Data under study:
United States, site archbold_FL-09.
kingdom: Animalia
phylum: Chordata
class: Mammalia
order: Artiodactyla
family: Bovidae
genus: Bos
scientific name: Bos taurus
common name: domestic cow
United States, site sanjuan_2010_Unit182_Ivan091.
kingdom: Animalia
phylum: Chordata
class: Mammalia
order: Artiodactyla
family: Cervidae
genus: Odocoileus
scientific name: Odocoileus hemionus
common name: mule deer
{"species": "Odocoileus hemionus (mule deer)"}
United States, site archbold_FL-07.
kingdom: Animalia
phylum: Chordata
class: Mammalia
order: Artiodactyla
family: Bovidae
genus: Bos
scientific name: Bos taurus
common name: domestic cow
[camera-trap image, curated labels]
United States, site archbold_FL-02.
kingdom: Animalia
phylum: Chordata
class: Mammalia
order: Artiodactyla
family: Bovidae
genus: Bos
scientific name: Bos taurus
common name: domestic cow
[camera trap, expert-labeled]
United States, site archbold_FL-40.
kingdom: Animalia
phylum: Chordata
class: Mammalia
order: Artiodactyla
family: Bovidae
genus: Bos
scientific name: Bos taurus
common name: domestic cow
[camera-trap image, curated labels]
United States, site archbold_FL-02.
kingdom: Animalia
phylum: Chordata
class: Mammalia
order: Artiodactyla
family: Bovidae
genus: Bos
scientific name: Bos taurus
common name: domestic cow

To do: Retype the entries exactly, including every line.

Your response:
United States, site archbold_FL-09.
kingdom: Animalia
phylum: Chordata
class: Mammalia
order: Artiodactyla
family: Bovidae
genus: Bos
scientific name: Bos taurus
common name: domestic cow
United States, site sanjuan_2010_Unit182_Ivan091.
kingdom: Animalia
phylum: Chordata
class: Mammalia
order: Artiodactyla
family: Cervidae
genus: Odocoileus
scientific name: Odocoileus hemionus
common name: mule deer
{"species": "Odocoileus hemionus (mule deer)"}
United States, site archbold_FL-07.
kingdom: Animalia
phylum: Chordata
class: Mammalia
order: Artiodactyla
family: Bovidae
genus: Bos
scientific name: Bos taurus
common name: domestic cow
[camera-trap image, curated labels]
United States, site archbold_FL-02.
kingdom: Animalia
phylum: Chordata
class: Mammalia
order: Artiodactyla
family: Bovidae
genus: Bos
scientific name: Bos taurus
common name: domestic cow
[camera trap, expert-labeled]
United States, site archbold_FL-40.
kingdom: Animalia
phylum: Chordata
class: Mammalia
order: Artiodactyla
family: Bovidae
genus: Bos
scientific name: Bos taurus
common name: domestic cow
[camera-trap image, curated labels]
United States, site archbold_FL-02.
kingdom: Animalia
phylum: Chordata
class: Mammalia
order: Artiodactyla
family: Bovidae
genus: Bos
scientific name: Bos taurus
common name: domestic cow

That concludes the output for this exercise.